Like a broken record, isn't it?


----------



## Jimi007 (5 mo ago)

I dated a girl named Peggy once..

Does this count as Pegging ?


----------



## MJJEAN (Jun 26, 2015)

so_sweet said:


> Sometimes I've thought I'm so glad I'm not a man because it must get tiring doing all that thrusting.


I've pegged. Yes, the thrusting is an effort. I'm an active partner no matter what position we're using, so moving the whole time from on bottom, top, or on hands and knees is typical. What was not typical is the specific muscles used to balance and thrust using a strap-on. That is a whole other ballgame and there was definitely some DOMS the next day and for a few days after until my muscles adjusted.



RandomDude said:


> I can't imagine how it would feel good for the woman though if she's doing the pegging!





so_sweet said:


> I can't imagine either!





Julie's Husband said:


> Nub on the rig to press against the clitoris for pressure during thrusts? Sliding element to go over the clitoris and between the labia??? Inquiring minds want to know.


Ok, I'll help y'all out.

There are dildoes and strap-ons out there and they can be combined in different ways. Women who want to use a harness and dildo to peg can basically play around with products and combinations until they find what works best for them.

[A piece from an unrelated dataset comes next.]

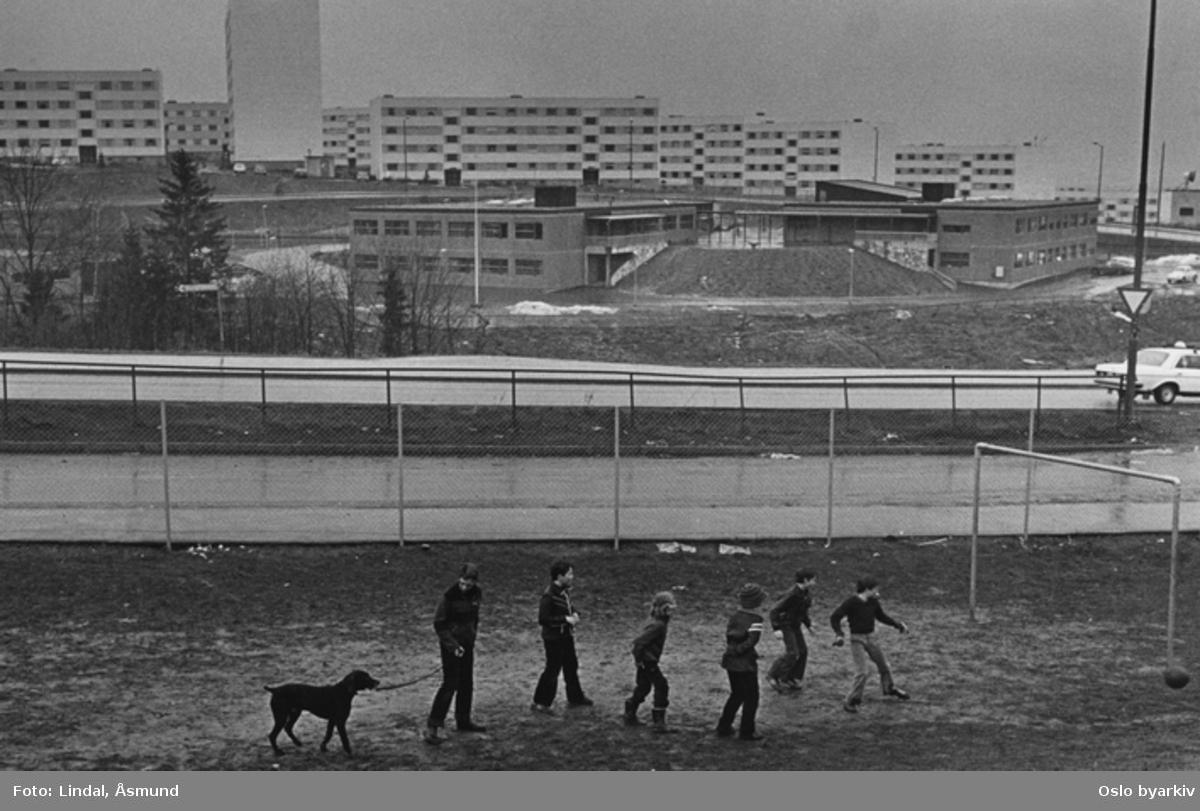 Gutter som sparker fotball. Fotografiet er fra prosjektet og boka ''Oslo-bilder. En fotografisk dokumentasjon av bo og leveforhold i 1981 - 82''. Kontakt Samfoto ved ev. bestilling av kopier.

A favorite for a lot of women is the strapless strap on. I'd post a link, but I don't want to get into some kind of trouble. You can Google it. Anyways, using an insertable strapless strap-on is a LOT like using a double-ended dildo but it's design just works better. During thrusting the inserted bulb shaped end stimulates the vagina while the labia and clit are stimulated by being rubbed against the curve and a bit of the shaft. Most strapless strap-ons I've seen also have a place to insert a vibrating bullet.

I can't speak to other styled harnesses, but I have used the metal ring style harness and a dildo that has a flat end. The flat end of the dildo both holds it in the ring and pushes and rubs against the clit and surrounds when thrusting.


----------



## Married but Happy (Aug 13, 2013)

RandomDude said:


> Time to shake it up a little then 😅
> 
> EDIT: For poll purposes, pegging includes any penetration with any object! Strap on, beads, thumb, finger, tongue, penis.
> Prostate exam doesn't count, I'm happy to let everyone pretend it didn't happen.


With that much broader definition, yes. A former gf liked to do prostate massage while giving me a blow job. I really like the bj part - the rest didn't really improve it for me.


----------



## Longtime Hubby (7 mo ago)

Never have been. Not on the to-do list but one never knows what the future holds If she suggests it. Lol


----------



## Lila (May 30, 2014)

ConanHub said:


> I don't believe he is trying to say women should be fine with it and men shouldn't.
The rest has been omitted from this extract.